Now it is less able to do this so has to start at home. Wages and conditions of life must be constantly lowered. State education is in crisis. The attempt to academise schools (remove them local authority control) has resulted in more working-class pupils being expelled alongside the creation of academy chief executives receiving huge salaries.
The drive to change all schools to academies, disingenuously started by Labour, was a blatant attempt to destroy local education departments and allow big business to profit from schools. The blinkered attitude of the Tory party to destroy state education can be understood if you take into account 65% of the Tory cabinet were privately educated.
The attacks on the working class can be seen in the fact that even before cutting the £20 Universal Credit covid supplement, the same families were £750 worse off over the last 10 years due to social security changes.
In addition, local services are at a breaking point. Total local council spending has shrunk by 20% over the last ten years.

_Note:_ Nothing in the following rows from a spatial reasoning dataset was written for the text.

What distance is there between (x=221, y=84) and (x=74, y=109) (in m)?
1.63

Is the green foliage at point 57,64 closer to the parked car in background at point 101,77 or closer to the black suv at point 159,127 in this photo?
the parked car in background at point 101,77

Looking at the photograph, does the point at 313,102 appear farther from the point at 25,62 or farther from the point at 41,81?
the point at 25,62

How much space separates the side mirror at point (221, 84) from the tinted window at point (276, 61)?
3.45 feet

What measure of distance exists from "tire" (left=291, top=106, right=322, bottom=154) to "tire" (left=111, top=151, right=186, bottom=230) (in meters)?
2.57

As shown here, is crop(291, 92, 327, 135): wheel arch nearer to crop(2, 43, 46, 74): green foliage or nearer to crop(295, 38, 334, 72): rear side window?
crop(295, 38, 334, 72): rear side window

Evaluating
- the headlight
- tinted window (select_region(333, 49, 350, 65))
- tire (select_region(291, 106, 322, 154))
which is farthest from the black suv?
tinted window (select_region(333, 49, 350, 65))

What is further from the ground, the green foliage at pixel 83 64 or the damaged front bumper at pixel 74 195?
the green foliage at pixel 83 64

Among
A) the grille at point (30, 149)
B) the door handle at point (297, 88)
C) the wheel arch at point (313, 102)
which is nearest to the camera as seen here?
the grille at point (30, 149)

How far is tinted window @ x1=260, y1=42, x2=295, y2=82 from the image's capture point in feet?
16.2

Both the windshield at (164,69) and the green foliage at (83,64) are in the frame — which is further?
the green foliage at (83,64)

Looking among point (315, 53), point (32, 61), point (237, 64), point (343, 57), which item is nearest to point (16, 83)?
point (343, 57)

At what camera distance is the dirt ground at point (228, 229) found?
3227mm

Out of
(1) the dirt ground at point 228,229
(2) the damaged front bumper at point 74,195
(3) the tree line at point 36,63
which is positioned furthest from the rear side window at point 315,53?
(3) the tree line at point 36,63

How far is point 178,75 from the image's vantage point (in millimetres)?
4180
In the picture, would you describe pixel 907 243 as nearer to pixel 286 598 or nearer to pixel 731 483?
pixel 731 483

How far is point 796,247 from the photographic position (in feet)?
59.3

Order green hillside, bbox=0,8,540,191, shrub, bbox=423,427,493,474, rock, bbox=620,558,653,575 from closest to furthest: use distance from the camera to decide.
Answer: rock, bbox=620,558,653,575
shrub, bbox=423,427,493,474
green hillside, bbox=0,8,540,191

A cut of 40% has hit spending on cultural and leisure facilities. Now many local swimming pools and libraries are under imminent threat of closure. As reported in the media, the loss of these places removes a core part of the economic and social fabric of the country.
Things are coming to a head in Britain. With covid cases still high and an increase of school children with the virus increasing by 80% in one week and then passing it on to their parents, the country is sliding into a crisis. As John Edmunds, a member of SAGE (government scientific advisory committee), said, “We’re in trouble…”
It cannot be denied that the country is drifting from one calamity to another. The health service is overwhelmed. Strategic gases such as CO2 are not readily available. But the irony is that the ruling class are comfortable with their state. Their share dividends and property rentals afford them a private education and private hospitals. They do not need public schools, libraries, swimming pools and the NHS. They have their private health, sports clubs and grouse moors. Their children enjoy sports facilities working-class kids can only dream about.
Capitalism can no longer live without a constant social war against all workers. Capitalism is aided and abetted in this war by the cowardly Labour politicians and trade union leaders who peddle the lie that capitalism can be reformed. Capitalism cannot be reformed.
So, in capitalist countries such as Britain, the ruling class must now attack their workers, Brexit or no Brexit. Every day we see the return to the unbridled capitalism of the 19th century. While even recently male life expectancy has declined, the capitalist class will not be satisfied until workers die at 40, just like in Dicken’s time.